Cem vezes mais potente que o Hubble: telescópio Roman estreia seu enorme espelho infravermelho
A NASA concluiu a inspeção final do Telescópio Espacial Nancy Grace Roman, uma missão que busca decifrar a energia escura, a matéria escura e descobrir novos exoplanetas a partir de um ponto estratégico no espaço.

A NASA concluiu a inspeção final do espelho primário do Telescópio Espacial Nancy Grace Roman, um dos projetos científicos mais ambiciosos da agência espacial americana. Com essa importante etapa concluída, a missão se aproxima do lançamento previsto para setembro de 2026, quando iniciará uma jornada destinada a aprofundar a compreensão da humanidade sobre alguns dos fenômenos mais enigmáticos do cosmos.
Este componente será crucial para captar a luz no espectro do infravermelho próximo, permitindo aos cientistas observar regiões do universo inacessíveis a muitos telescópios convencionais.
A inspeção marca o encerramento de uma longa etapa de desenvolvimento e testes técnicos. Segundo J. Scott Smith, chefe do conjunto óptico do telescópio do Goddard Space Flight Center da NASA, este é um momento cheio de significado para quem participou do projeto durante anos.
“A equipe de engenharia observou o telescópio pela última vez antes que ele, por sua vez, se tornasse os olhos da humanidade para revelar as maravilhas do cosmos”, disse o especialista.
Uma missão para responder perguntas fundamentais
Uma vez em operação, o telescópio Roman será capaz de enfrentar alguns dos maiores desafios da astrofísica moderna. Entre seus principais objetivos está o estudo da matéria escura e da energia escura, dois componentes invisíveis que, segundo os modelos atuais, constituem a maior parte do universo, embora sua natureza permaneça um mistério.
Além disso, a missão buscará descobrir novos planetas fora do sistema solar utilizando técnicas avançadas de observação, como microlentes gravitacionais e imagens diretas. Os cientistas também usarão o observatório para analisar a formação e a evolução das galáxias, bem como a distribuição e as características das populações estelares.
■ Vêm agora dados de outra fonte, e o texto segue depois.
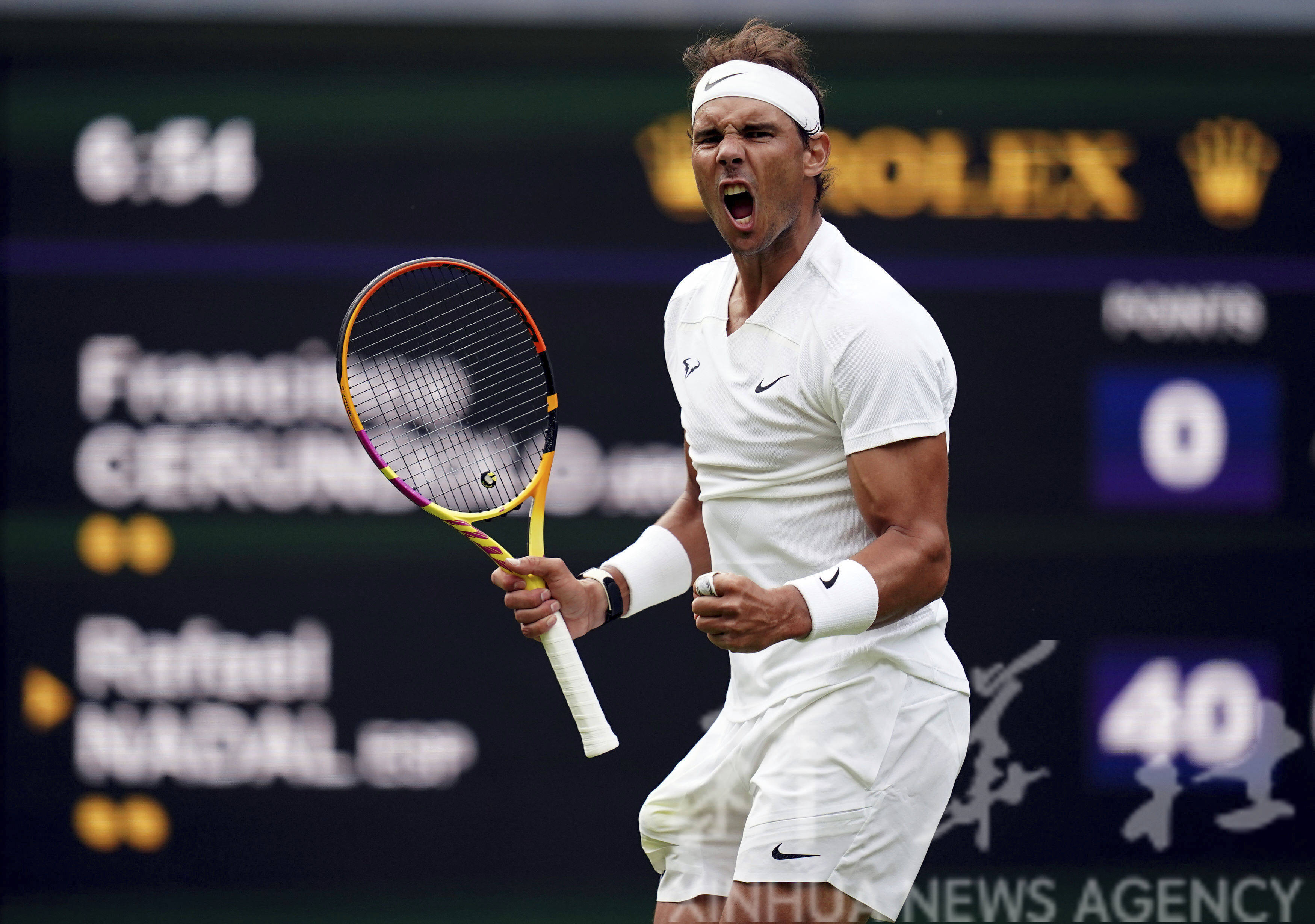 关于英国网球队逆转美国网球队，纳达尔打破历史纪录的信息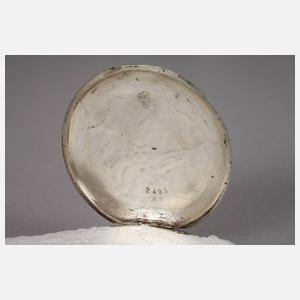 Taschenuhr Tulasilber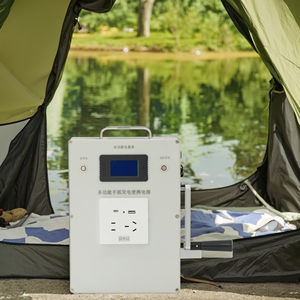 Ручной генератор 220 В большой емкости 500 Вт мощный портативный генератор питания Многофункциональный общежитие открытый - Product Image 2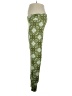 Lularoe Print Green Active Pants Size 1X (Tall & Curvy) - photo 5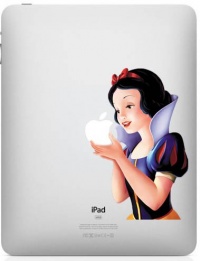 Full- Color SnowWhite iPad Vinyl Decal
Graças ao seu amplo campo de visão e à sua capacidade de realizar estudos em grande escala, o Roman complementará o trabalho realizado por outros grandes observatórios espaciais, expandindo significativamente o escopo da pesquisa astronômica.
Destino: um ponto estratégico a 1,5 milhão de km
Após ser enviado ao Centro Espacial Kennedy para os preparativos finais, o telescópio será lançado em direção ao ponto de Lagrange 2, conhecido como L2. Essa região está localizada a aproximadamente 1,5 milhão de quilômetros da Terra, na direção oposta à do Sol.
A localização não foi escolhida aleatoriamente. Os pontos de Lagrange são regiões do espaço onde as forças gravitacionais de dois corpos massivos, neste caso a Terra e o Sol, criam zonas relativamente estáveis. Isso permite que uma espaçonave mantenha sua posição com consumo mínimo de combustível.

Atualmente, o Telescópio Espacial James Webb também opera a partir do ponto L2, uma posição privilegiada que lhe permitiu realizar observações inovadoras de atmosferas de exoplanetas, galáxias primordiais e processos de formação estelar.
No sistema Terra-Sol, existem cinco pontos de Lagrange, identificados como L1, L2, L3, L4 e L5. Embora as espaçonaves localizadas nessas regiões necessitem de pequenas correções periódicas para manter sua trajetória, a quantidade de combustível necessária é consideravelmente menor do que a necessária para manter uma posição fixa no espaço profundo.
Um investimento multimilionário para expandir as fronteiras do conhecimento
O telescópio recebeu o nome de Nancy Grace Roman, considerada uma das figuras mais influentes da história da astronomia moderna e conhecida como a "mãe" do programa espacial científico da NASA. O projeto teve início em 2014 com o nome de Wide-Field Infrared Survey Telescope (WFIRST), antes de adotar seu nome atual.
Com um custo estimado de quase US$ 4 bilhões, o Telescópio Roman representa um dos investimentos científicos mais significativos da agência nos últimos anos. Embora o orçamento seja considerável, ele ainda é significativamente menor do que o do Telescópio Espacial James Webb.
Durante seu desenvolvimento, a missão enfrentou desafios financeiros, revisões técnicas e inúmeros obstáculos logísticos. No entanto, a conclusão da inspeção do espelho primário simboliza o sucesso de mais de uma década de trabalho e aproxima a NASA de uma nova era de exploração espacial.
Se tudo correr conforme o planejado, em poucos meses o telescópio Roman começará a observar o universo com uma precisão sem precedentes, fornecendo informações essenciais para a compreensão de como ele se formou, como evolui e quais segredos o cosmos ainda guarda.